**Written task**
Find each line in the material below that contains the word "which", and copy those lines.

**Records for the exercise**

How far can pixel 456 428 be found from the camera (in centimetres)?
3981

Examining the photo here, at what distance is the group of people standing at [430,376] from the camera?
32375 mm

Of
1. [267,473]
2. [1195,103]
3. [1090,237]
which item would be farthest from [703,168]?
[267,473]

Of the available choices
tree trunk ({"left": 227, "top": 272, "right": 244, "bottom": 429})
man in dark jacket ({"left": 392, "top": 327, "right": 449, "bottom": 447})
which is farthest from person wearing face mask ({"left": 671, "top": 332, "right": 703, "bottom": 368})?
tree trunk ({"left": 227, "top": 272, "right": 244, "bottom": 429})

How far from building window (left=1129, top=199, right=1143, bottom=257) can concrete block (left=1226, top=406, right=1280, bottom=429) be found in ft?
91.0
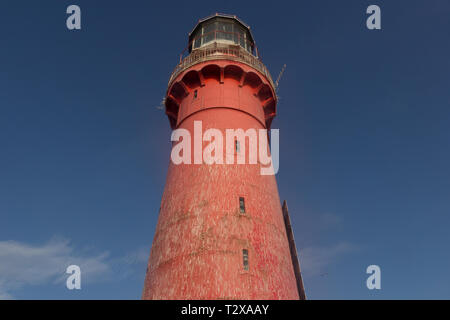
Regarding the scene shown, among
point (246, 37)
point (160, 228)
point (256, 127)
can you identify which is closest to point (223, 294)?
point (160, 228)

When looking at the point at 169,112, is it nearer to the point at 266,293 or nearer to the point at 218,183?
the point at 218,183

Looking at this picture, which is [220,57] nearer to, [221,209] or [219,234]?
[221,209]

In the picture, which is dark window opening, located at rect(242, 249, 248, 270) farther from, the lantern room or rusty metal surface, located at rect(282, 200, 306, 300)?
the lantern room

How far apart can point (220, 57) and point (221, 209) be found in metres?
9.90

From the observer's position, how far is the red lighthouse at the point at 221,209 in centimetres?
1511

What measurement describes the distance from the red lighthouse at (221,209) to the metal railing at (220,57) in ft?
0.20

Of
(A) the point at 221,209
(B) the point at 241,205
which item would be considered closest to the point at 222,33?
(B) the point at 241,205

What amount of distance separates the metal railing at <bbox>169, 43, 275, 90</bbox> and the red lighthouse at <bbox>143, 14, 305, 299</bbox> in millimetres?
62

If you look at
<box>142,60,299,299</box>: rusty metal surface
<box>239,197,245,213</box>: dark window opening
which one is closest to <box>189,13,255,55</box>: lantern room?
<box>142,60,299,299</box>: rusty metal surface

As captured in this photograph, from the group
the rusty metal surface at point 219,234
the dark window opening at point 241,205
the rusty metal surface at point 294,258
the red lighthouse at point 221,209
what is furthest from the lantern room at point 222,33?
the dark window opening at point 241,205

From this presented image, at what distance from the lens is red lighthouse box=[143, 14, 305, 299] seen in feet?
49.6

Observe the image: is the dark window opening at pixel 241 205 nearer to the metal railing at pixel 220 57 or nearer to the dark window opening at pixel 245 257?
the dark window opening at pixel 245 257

---

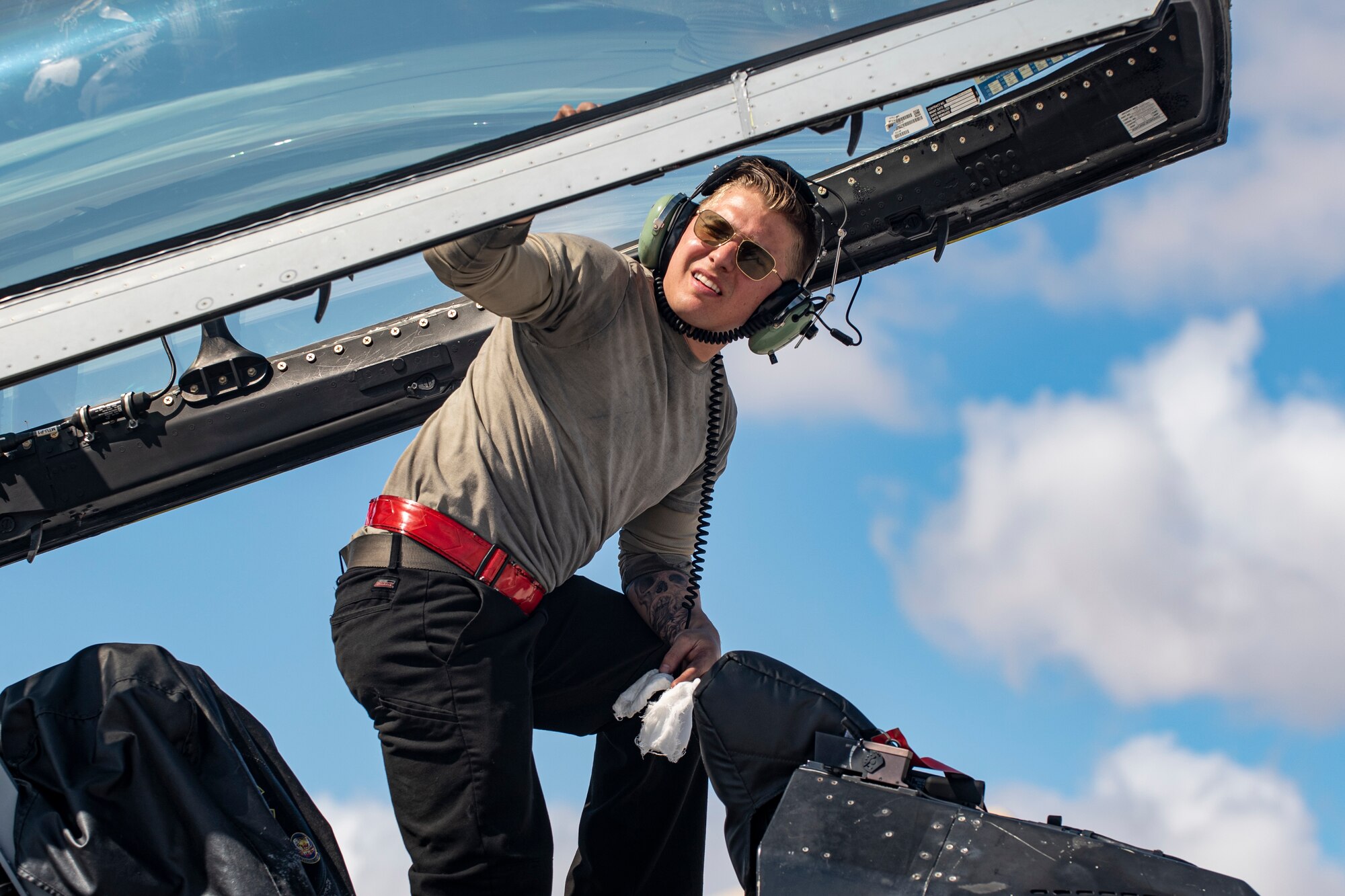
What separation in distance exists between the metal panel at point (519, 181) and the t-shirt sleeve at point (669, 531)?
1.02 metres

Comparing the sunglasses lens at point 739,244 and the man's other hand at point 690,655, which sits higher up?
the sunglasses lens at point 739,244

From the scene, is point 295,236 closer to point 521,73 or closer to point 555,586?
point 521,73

**Expected output**
which item would be farthest from [703,168]?
which is farthest from person wearing face mask ({"left": 671, "top": 332, "right": 703, "bottom": 368})?
can you identify which is closest to point (223, 294)?
Looking at this picture, which is [220,57] nearer to, [221,209] or [219,234]?
In the picture, which is dark window opening, located at rect(242, 249, 248, 270) farther from, the lantern room or rusty metal surface, located at rect(282, 200, 306, 300)?
which item would be considered closest to the point at 222,33?
which one is closest to <box>189,13,255,55</box>: lantern room?
Comparing the sunglasses lens at point 739,244 and the man's other hand at point 690,655, which sits higher up?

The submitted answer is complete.